### EXERCISE
Leave out the pictures and repeat the data exactly.

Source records
== Segment start ==
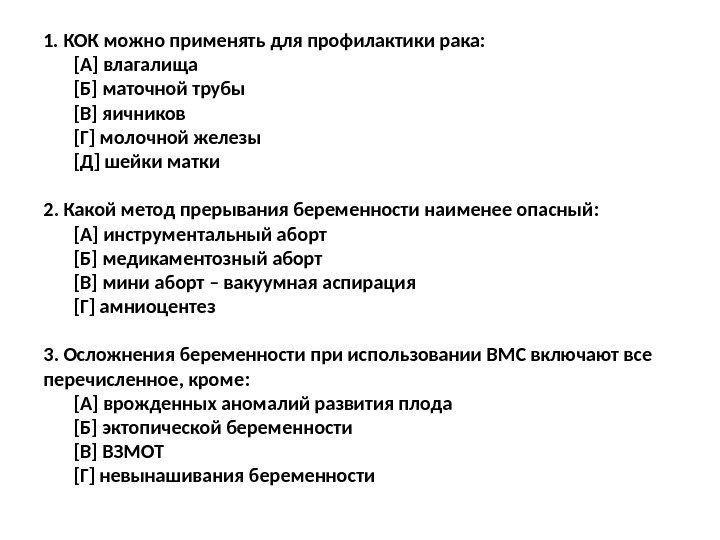 1. КОК можно применять для профилактики рака:
[А] влагалища
[Б] маточной трубы
[В] яичников
[Г] молочной железы
[Д] шейки матки

2. Какой метод прерывания беременности наименее опасный:
[А] инструментальный аборт
[Б] медикаментозный аборт
[В] мини аборт – вакуумная аспирация
[Г] амниоцентез

3. Осложнения беременности при использовании ВМС включают все перечисленное, кроме:
[А] врожденных аномалий развития плода
[Б] эктопической беременности
[В] ВЗМОТ
[Г] невынашивания беременности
== Segment end ==
### ANSWER TO THIS PROBLEM
 1. КОК можно применять для профилактики рака:
[А] влагалища
[Б] маточной трубы
[В] яичников
[Г] молочной железы
[Д] шейки матки

2. Какой метод прерывания беременности наименее опасный:
[А] инструментальный аборт
[Б] медикаментозный аборт
[В] мини аборт – вакуумная аспирация
[Г] амниоцентез

3. Осложнения беременности при использовании ВМС включают все перечисленное, кроме:
[А] врожденных аномалий развития плода
[Б] эктопической беременности
[В] ВЗМОТ
[Г] невынашивания беременности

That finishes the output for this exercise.